Laranja da China
O ato de ler fascina. Não é apenas entretenimento, é indispensável ao crescimento interior. Permite compreender melhor a realidade. Hoje o acesso ao livro está mais fácil. Há várias obras em domínio público que podem ser acessadas gratuitamente pela internet.
No sábado (16/02), como sabia que teria que atrasar o relógio em uma hora, pelo horário de verão, dei uma esticada na leitura. Eu me diverti lendo um livro publicado em 1928, “Laranja da China”, de Antônio de Alcântara Machado. A obra é composta por 12 contos e o título vem de uma alusão feita pelo autor ao poema “Domador” de Mário de Andrade, no qual, encontra-se a estrofe que remete à paródia da música do Hino Nacional, que, quando criança, gostava de cantar:
“Laranja da China, laranja da China, Laranja da China!/ Abacate, cambucá e tangerina!/ Guarda-te! Aos aplausos do esfuziante clown,/ heroico sucessor da raça heril dos bandeirantes,/ passa galhardo um filho de imigrantes,/ loiramente domando um automóvel!”
Quando viajava na leitura, fui flagrado pela minha esposa:
– De que você tá rindo?
– Nada, não…
O “nada não” foi para não dar corda à prosa e não perder a onda da imaginação da cena descrita no conto “O Filósofo Platão”:
“O poste cintado esperava os bondes com gente em volta. Platão quando ia chegando escorregou numa casca de laranja. Todos olharam. Platão equilibrou-se que nem japonês. Encarou os presentes vitoriosamente. Na lata, seus cretinos. Esfregou a sola do sapato na calçada e foi esperar em outro poste.”
O personagem de nome Platão Soares, tido como filósofo, de comportamento austero, escorregou “numa casca de laranja” e reagiu como se as pessoas que esperavam o bonde tivessem alguma culpa.
Quando li esse trecho, a imaginação viajou pela realidade: – quantos estão escorregando em “cascas de laranjas”?
O autor do conto saiu do lugar comum, pois sempre se fala do escorregar em casca de banana.
O Brasil já foi rotulado de república das bananas, espero que não se tenha plantado um laranjal no planalto central para não sermos tachados também de república dos laranjas.
Com certeza, a casca de laranja em que Platão Soares escorregara não era da China. Esse tipo de laranja chegou ao Brasil por intermédio dos portugueses, mas não foi bem assimilada pela população, ou seja, não foi um negócio da China.
Mas, voltando ao ato de ler, afirmo que a leitura abre, sobre a realidade, um ângulo de visão que possibilita entender os fatos, porque a relação causa e consequência, no contexto social, tem lastro histórico.

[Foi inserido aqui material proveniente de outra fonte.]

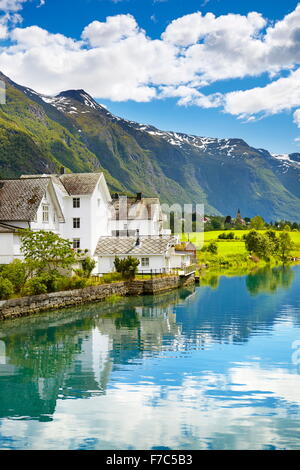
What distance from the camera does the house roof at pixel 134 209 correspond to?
73.2 meters

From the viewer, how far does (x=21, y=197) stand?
4747 cm

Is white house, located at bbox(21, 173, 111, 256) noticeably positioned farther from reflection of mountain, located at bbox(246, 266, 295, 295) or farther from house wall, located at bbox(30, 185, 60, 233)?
reflection of mountain, located at bbox(246, 266, 295, 295)

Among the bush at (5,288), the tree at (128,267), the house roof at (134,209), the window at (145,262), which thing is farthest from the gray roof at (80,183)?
the bush at (5,288)

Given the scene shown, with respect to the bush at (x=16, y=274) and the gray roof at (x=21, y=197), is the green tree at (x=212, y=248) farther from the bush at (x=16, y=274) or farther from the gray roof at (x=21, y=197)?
the bush at (x=16, y=274)

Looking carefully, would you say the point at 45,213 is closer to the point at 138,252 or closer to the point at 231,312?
the point at 138,252

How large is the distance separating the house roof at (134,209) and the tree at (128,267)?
1933cm

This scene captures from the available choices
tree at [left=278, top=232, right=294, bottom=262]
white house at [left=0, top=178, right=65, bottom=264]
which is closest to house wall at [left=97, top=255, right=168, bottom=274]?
white house at [left=0, top=178, right=65, bottom=264]

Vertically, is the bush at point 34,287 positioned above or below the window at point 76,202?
below

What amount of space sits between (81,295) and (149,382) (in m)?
24.9

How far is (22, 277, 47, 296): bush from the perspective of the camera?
38594 millimetres

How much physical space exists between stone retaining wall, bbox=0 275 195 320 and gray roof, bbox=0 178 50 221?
8.28 meters

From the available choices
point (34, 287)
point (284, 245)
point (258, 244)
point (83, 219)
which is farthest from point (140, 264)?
point (284, 245)
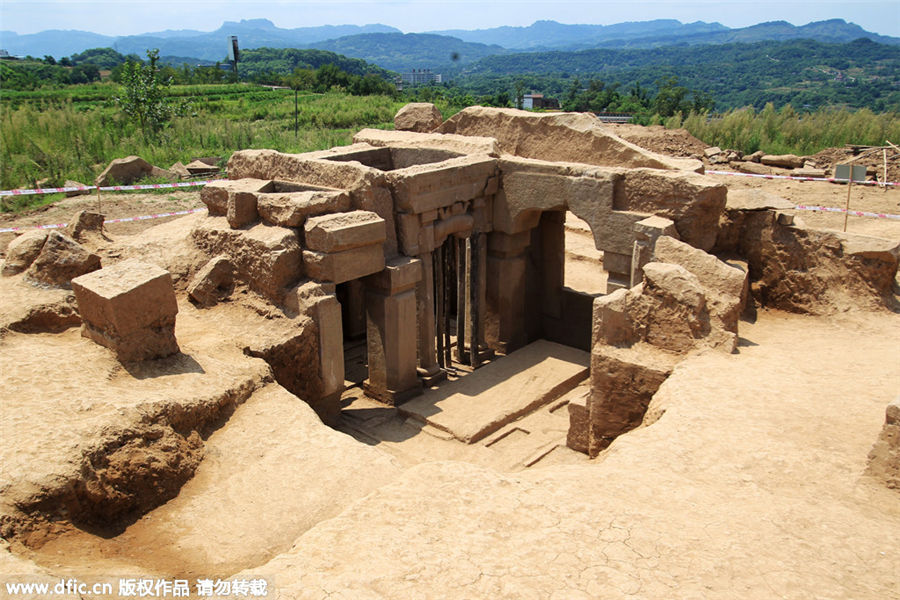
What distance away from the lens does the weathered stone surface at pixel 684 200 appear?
9.27 metres

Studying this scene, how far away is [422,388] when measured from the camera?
10156 millimetres

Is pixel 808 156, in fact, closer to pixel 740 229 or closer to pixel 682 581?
pixel 740 229

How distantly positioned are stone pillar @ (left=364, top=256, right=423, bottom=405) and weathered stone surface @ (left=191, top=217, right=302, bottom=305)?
46.6 inches

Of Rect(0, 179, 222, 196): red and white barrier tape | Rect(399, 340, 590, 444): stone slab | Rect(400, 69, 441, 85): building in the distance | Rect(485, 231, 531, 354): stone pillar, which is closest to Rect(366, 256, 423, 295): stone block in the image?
Rect(399, 340, 590, 444): stone slab

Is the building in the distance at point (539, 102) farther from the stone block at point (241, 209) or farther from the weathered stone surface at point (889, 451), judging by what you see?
the weathered stone surface at point (889, 451)

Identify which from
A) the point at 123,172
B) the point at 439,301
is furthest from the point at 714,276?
the point at 123,172

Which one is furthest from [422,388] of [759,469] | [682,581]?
[682,581]

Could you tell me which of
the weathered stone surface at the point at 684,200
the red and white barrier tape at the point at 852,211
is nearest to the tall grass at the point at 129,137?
the red and white barrier tape at the point at 852,211

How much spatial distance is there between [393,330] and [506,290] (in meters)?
2.74

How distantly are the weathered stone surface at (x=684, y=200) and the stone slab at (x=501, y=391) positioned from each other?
103 inches

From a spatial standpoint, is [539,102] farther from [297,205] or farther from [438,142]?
[297,205]

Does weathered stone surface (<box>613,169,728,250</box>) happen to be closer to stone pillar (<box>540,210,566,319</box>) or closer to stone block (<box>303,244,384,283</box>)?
stone pillar (<box>540,210,566,319</box>)

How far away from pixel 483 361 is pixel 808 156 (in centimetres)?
1305

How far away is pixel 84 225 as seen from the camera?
10.1 meters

Conhecendo o passado, entende-se melhor o presente e a projeção de futuro depende da análise dos fatos para se evitar “escorregadas históricas” que acarretam retrocessos ou desvios de rota do sonho de conquistar a democracia.
Não acredito no que dizem por aí que a história se repete. Não há repetição, mesmo diante de fatos cíclicos, a história segue em espiral, porque, como se ouvia na Rádio Relógio, “cada minuto que passa é um milagre que não se repete”. O tempo não para. Quando no presente se comete um erro do passado é um passo atrás. Retrocesso não é repetição, as consequências são mais drásticas…
Após ler o citado livro, lembrei-me da música da Nara Leão, que tem como título “Laranja da China”, na qual, há a seguinte estrofe:
“Areia branca, areia fina/ Vela no mar, luz cristalina/ E o meu amor adormeceu/ Lambendo o mel, longe da usina”.
No refrão, há a seguinte frase: “Laranja da terra, Coca-Cola da China”.
É válido ressaltar que não é Coca-Cola “na” China. Nessa frase, a preposição marca uma diferença ideológica.